§ **Page extract**:
☆ ☆ ☆ ☆ ☆ ☆ ☆

Annie Bercy was eating a sandwich and minding her business when she received an Instagram DM from Ciara. “She was just telling me that she loves my work, that her people were already reaching out to my people, and that she wanted to work with me,” Bercy, 23, recalls over the phone. “I nearly choked on my sandwich. I was just like, ‘Wait... What!?’”
That DM would lead to a trip from Bercy’s Queens home to Ciara’s California abode about one week later to direct the visuals for “Rooted,” the Grammy Award-winning artist’s Black pride manifesto, which features singer-songwriter Ester Dean. Ciara’s DM came in on Juneteenth as Bercy was shooting an organized protest in Brooklyn, which the director and content creator took as a sign. “I was just like, ‘You know what? I’ve gotta get on it. Let me do what I have to do.’”

☆ ☆ ☆ ☆ ☆ ☆ ☆

§ **Extracted records**:

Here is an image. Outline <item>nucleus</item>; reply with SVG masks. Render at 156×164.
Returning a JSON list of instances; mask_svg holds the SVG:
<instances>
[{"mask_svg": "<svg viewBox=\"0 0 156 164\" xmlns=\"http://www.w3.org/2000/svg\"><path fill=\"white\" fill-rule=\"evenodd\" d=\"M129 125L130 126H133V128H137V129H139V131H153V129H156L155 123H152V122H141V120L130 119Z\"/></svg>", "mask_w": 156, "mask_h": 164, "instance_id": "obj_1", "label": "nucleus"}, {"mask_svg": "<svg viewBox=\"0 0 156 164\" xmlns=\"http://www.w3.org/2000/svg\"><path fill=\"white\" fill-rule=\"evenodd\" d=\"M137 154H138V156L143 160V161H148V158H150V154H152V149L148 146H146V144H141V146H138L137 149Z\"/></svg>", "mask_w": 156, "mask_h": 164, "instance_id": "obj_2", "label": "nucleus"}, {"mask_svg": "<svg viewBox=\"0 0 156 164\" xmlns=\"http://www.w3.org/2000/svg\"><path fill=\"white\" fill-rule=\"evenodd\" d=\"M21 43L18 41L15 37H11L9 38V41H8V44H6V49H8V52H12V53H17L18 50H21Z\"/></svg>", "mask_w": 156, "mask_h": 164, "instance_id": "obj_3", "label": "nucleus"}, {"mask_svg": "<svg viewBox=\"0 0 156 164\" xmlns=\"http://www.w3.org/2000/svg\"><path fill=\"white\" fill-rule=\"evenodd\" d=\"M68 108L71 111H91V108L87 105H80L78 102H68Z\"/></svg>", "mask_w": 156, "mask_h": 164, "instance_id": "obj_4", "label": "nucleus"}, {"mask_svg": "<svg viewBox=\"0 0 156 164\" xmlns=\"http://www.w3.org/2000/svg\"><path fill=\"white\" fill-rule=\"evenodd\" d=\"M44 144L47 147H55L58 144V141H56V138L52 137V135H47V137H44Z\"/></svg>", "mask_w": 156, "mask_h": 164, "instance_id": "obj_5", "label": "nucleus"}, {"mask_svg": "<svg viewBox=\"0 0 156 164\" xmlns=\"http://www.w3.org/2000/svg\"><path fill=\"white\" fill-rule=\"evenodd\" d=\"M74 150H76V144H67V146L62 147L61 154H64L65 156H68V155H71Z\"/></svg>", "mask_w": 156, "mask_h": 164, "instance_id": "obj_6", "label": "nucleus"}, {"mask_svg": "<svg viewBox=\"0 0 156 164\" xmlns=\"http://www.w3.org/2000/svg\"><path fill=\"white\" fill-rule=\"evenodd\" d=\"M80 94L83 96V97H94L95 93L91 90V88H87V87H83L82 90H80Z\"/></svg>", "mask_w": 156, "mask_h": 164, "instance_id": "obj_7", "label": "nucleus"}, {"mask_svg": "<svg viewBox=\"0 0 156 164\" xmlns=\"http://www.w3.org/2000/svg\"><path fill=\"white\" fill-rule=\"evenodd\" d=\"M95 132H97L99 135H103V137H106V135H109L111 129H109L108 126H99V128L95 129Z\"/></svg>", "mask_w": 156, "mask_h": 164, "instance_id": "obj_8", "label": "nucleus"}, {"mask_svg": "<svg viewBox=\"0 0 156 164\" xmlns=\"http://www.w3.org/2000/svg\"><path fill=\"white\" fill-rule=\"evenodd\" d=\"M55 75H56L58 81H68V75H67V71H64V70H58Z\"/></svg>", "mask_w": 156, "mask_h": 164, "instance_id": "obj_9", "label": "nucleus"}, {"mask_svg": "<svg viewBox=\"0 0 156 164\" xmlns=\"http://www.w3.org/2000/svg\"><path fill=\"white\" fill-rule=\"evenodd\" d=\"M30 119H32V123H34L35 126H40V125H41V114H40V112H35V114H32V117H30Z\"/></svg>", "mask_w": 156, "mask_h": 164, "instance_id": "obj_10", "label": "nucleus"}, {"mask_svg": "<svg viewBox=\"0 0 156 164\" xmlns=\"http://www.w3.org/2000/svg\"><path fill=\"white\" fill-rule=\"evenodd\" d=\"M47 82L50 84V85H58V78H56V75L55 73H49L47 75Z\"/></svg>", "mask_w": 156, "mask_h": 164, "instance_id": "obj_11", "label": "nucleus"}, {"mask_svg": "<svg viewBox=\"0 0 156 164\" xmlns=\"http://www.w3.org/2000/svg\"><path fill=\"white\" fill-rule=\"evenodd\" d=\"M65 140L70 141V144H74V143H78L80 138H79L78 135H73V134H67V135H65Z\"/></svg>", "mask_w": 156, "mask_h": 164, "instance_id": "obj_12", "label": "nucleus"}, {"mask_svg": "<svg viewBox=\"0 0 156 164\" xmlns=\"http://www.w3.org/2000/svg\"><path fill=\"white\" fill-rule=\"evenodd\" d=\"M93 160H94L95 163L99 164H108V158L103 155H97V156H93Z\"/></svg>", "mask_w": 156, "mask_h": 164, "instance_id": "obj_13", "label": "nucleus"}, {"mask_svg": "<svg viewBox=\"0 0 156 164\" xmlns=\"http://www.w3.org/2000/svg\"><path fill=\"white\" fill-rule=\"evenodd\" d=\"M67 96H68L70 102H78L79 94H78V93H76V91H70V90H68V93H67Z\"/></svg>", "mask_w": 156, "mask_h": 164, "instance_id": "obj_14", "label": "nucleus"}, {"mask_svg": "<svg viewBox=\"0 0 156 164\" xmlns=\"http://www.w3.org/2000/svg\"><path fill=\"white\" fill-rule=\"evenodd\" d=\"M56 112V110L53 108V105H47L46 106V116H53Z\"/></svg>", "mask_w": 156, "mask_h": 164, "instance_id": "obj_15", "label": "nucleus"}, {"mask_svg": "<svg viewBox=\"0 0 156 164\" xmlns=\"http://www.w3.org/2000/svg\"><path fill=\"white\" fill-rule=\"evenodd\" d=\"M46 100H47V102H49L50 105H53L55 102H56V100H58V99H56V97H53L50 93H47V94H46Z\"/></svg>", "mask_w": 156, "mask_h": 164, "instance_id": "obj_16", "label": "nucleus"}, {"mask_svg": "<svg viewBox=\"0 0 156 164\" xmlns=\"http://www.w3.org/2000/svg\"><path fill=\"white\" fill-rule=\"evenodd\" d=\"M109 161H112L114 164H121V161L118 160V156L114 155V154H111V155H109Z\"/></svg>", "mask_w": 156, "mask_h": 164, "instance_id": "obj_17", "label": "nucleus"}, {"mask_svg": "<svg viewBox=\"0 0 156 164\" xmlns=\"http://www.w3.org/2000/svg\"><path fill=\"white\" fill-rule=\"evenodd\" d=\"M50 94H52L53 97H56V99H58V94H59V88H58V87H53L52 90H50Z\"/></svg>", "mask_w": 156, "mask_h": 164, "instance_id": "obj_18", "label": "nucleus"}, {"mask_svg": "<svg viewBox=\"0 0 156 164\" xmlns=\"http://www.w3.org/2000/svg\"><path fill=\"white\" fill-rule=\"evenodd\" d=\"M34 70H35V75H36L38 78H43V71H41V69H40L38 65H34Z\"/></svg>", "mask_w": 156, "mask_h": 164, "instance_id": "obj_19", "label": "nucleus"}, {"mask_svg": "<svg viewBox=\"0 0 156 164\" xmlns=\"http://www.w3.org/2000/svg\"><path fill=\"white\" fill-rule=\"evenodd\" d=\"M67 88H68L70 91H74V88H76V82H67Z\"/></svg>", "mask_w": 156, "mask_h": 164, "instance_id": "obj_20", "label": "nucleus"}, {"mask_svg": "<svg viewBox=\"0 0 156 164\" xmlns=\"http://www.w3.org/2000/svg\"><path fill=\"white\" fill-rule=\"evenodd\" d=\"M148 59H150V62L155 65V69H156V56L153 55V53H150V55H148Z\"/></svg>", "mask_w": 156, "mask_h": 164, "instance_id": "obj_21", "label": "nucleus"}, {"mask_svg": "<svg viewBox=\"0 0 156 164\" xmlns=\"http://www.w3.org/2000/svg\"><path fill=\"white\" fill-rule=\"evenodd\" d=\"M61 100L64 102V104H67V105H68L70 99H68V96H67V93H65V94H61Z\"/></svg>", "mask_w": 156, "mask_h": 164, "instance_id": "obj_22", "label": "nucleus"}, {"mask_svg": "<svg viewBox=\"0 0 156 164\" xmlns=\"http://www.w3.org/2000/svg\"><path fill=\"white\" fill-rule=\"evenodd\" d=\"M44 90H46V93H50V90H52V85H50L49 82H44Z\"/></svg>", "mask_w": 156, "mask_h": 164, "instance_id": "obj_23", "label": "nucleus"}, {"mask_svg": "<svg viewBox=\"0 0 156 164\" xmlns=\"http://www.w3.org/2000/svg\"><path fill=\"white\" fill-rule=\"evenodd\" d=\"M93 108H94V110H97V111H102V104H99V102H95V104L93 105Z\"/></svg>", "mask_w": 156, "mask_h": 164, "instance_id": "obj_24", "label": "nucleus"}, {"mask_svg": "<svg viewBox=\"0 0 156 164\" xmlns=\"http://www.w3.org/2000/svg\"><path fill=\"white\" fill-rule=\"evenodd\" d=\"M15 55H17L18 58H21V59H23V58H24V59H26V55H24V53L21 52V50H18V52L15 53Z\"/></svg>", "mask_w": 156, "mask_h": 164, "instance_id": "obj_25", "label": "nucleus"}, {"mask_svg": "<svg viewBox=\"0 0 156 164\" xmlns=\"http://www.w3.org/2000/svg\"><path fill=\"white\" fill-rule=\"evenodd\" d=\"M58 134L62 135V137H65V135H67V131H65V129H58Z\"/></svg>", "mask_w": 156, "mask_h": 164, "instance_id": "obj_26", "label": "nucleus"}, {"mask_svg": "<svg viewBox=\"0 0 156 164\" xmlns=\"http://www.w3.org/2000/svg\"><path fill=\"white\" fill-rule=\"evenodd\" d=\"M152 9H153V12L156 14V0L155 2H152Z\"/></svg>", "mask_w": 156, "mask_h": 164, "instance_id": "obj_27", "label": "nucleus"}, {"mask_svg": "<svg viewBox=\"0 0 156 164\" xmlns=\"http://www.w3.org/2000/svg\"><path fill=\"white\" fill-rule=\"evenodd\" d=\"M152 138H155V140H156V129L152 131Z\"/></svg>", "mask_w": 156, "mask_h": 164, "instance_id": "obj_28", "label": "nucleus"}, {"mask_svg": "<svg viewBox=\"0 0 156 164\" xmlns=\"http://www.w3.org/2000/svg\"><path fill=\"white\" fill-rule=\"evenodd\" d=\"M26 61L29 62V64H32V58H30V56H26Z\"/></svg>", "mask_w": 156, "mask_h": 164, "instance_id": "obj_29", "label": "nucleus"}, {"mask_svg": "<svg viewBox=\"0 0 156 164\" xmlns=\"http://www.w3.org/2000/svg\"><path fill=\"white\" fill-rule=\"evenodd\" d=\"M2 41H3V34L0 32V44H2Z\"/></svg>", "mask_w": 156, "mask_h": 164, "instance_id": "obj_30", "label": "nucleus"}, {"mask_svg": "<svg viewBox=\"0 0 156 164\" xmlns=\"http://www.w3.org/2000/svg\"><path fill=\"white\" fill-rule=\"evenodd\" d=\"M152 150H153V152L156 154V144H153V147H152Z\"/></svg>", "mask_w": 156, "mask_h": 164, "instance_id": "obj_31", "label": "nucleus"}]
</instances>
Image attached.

☆ ☆ ☆ ☆ ☆ ☆ ☆

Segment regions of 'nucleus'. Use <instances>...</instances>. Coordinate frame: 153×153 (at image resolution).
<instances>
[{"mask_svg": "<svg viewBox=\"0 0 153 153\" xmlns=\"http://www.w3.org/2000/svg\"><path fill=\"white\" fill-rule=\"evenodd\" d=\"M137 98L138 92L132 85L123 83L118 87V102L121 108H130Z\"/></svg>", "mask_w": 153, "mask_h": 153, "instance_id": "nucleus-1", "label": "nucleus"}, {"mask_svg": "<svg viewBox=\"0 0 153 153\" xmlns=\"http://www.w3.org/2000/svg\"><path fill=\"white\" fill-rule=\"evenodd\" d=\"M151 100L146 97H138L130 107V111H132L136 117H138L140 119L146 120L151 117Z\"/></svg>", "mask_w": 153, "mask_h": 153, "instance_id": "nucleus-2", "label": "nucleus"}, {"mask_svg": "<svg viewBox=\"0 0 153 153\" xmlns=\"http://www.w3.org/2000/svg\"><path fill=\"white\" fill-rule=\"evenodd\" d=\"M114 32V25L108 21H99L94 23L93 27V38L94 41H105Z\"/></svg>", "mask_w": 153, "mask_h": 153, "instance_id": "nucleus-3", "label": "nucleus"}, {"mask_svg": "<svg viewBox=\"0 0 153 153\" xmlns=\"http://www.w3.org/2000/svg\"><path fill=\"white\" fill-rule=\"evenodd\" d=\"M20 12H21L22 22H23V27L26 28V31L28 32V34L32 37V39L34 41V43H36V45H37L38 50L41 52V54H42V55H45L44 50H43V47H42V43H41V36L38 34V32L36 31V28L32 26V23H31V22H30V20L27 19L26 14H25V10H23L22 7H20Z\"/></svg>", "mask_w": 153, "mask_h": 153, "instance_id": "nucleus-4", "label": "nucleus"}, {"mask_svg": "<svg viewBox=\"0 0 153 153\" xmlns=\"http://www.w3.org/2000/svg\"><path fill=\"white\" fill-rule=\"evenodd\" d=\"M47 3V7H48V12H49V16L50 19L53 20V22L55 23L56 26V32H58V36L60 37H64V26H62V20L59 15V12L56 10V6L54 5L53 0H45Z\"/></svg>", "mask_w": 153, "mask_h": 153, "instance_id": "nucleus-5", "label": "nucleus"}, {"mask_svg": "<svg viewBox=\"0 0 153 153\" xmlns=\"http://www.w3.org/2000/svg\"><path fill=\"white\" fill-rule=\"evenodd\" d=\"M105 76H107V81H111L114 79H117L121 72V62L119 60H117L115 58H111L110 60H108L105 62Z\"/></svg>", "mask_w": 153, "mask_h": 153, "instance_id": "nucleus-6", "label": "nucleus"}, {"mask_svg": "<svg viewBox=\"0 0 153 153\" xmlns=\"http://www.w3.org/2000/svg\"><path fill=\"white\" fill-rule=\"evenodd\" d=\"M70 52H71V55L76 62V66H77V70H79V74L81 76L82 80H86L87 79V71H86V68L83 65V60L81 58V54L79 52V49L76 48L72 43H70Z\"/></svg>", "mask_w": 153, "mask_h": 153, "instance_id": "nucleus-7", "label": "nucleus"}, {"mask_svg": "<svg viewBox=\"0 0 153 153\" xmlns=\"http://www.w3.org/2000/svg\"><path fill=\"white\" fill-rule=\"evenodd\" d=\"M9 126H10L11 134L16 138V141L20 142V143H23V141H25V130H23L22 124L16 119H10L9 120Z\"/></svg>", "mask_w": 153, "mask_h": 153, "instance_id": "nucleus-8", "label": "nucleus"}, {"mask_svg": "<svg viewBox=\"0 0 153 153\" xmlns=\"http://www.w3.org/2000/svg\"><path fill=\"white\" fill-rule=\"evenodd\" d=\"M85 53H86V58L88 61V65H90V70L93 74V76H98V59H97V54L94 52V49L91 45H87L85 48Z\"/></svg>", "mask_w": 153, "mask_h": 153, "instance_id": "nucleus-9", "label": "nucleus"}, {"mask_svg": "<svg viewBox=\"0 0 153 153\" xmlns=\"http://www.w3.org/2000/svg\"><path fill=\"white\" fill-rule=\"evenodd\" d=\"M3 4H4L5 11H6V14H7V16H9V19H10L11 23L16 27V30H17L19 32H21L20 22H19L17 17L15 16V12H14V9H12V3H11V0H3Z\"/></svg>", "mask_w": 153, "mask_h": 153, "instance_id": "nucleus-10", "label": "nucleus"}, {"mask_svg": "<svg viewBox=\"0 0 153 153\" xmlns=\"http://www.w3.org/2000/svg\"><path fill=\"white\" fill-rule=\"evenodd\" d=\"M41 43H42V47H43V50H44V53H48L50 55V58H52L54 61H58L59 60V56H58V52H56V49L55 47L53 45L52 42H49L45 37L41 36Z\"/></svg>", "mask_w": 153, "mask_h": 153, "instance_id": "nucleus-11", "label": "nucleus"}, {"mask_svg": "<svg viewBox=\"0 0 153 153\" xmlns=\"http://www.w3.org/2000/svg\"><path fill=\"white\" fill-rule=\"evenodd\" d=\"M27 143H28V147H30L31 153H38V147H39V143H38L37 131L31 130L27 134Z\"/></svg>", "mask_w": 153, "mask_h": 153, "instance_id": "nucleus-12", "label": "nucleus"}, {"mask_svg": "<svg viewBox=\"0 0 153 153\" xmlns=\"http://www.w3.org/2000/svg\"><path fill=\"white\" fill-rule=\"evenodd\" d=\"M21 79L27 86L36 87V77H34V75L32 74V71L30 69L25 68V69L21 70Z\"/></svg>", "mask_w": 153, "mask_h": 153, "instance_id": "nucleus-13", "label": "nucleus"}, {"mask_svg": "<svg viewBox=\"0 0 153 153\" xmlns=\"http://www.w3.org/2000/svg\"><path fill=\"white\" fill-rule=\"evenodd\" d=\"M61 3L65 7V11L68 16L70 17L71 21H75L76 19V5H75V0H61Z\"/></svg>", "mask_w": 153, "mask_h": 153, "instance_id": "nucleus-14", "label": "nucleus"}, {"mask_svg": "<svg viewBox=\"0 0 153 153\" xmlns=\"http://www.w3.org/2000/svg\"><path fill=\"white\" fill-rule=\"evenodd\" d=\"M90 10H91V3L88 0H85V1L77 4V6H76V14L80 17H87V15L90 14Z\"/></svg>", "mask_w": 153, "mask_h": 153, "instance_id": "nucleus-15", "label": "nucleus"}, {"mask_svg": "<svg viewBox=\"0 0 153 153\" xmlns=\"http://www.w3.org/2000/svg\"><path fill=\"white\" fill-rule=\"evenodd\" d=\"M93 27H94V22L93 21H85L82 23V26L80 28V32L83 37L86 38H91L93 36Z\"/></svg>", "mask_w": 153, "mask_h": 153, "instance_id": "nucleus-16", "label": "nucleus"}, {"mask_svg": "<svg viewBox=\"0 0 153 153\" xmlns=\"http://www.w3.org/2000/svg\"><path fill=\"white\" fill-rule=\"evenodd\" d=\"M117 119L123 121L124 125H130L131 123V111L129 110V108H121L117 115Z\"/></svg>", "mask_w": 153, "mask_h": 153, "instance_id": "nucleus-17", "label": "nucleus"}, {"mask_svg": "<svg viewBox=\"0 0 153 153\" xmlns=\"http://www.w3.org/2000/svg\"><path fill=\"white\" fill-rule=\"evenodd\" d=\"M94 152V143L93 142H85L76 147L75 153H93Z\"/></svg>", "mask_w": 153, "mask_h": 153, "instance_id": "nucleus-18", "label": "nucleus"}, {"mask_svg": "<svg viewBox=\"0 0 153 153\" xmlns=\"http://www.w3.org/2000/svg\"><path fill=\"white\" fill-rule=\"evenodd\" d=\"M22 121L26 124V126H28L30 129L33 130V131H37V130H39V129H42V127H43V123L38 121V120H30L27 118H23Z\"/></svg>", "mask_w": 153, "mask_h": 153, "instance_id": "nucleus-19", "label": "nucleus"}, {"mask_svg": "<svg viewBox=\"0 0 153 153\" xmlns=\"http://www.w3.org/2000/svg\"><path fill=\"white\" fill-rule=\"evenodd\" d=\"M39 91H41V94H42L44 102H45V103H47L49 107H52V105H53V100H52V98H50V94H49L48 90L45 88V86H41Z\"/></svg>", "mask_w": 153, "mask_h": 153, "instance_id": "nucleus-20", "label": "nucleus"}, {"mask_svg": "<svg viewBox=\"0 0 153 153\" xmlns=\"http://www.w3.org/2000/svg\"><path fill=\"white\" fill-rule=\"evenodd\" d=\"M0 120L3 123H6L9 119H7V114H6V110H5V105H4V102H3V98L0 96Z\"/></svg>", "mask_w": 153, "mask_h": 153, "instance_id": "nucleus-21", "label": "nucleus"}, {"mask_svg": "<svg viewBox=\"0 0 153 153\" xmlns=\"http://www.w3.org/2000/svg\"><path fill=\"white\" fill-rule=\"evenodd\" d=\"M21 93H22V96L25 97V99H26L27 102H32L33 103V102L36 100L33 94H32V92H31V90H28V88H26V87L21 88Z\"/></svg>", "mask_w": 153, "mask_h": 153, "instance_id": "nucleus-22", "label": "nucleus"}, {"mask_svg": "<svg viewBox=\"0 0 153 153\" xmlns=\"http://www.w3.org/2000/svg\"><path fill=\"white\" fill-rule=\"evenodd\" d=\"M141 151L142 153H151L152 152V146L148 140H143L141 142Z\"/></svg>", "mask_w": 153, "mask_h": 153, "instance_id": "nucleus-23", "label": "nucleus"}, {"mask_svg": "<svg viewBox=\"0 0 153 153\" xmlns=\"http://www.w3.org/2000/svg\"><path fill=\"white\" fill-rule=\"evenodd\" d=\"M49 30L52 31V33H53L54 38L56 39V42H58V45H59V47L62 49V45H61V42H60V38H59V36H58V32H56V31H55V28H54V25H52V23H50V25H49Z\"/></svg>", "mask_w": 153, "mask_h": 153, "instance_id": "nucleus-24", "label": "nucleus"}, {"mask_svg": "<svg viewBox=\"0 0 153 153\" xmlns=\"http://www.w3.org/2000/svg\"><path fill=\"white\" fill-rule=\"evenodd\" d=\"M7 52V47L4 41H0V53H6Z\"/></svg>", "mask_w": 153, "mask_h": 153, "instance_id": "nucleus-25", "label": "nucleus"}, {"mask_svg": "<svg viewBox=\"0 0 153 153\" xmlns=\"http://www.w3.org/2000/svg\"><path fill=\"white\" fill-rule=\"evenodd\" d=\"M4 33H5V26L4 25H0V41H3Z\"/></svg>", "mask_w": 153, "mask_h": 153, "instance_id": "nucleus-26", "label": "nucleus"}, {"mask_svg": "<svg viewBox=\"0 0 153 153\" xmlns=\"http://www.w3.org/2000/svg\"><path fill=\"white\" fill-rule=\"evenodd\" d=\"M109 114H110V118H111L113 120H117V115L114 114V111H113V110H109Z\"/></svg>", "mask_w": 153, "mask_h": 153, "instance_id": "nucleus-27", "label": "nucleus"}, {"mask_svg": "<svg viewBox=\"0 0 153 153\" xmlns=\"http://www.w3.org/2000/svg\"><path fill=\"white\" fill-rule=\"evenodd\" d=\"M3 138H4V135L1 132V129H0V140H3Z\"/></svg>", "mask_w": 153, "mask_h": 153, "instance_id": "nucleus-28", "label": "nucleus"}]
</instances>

☆ ☆ ☆ ☆ ☆ ☆ ☆

§ **Task list**:
- 1) From the article above about Annie Bercy, please list every place it names.
- 2) Using the article above about Annie Bercy, decide whether each statement agrees with it. Give yes or no and quote the words that settle it.
(a) Bercy was 23 years old.
(b) The DM from Ciara arrived while Bercy was shooting a protest in Queens.
(c) Bercy traveled to California about one month after the DM.
- 3) Answer these questions from the article above about Annie Bercy.
(a) What is the title of the song whose visuals Bercy directed?
(b) On what day did Ciara's DM come in?
(c) Which singer-songwriter appears on the song?

§ **List of solutions**:
- 1) Queens, California, Brooklyn

- 2)
(a) Yes: "Bercy, 23, recalls over the phone"
(b) No: "Bercy was shooting an organized protest in Brooklyn"
(c) No: "about one week later"

- 3)
(a) "Rooted"
(b) Juneteenth
(c) Ester Dean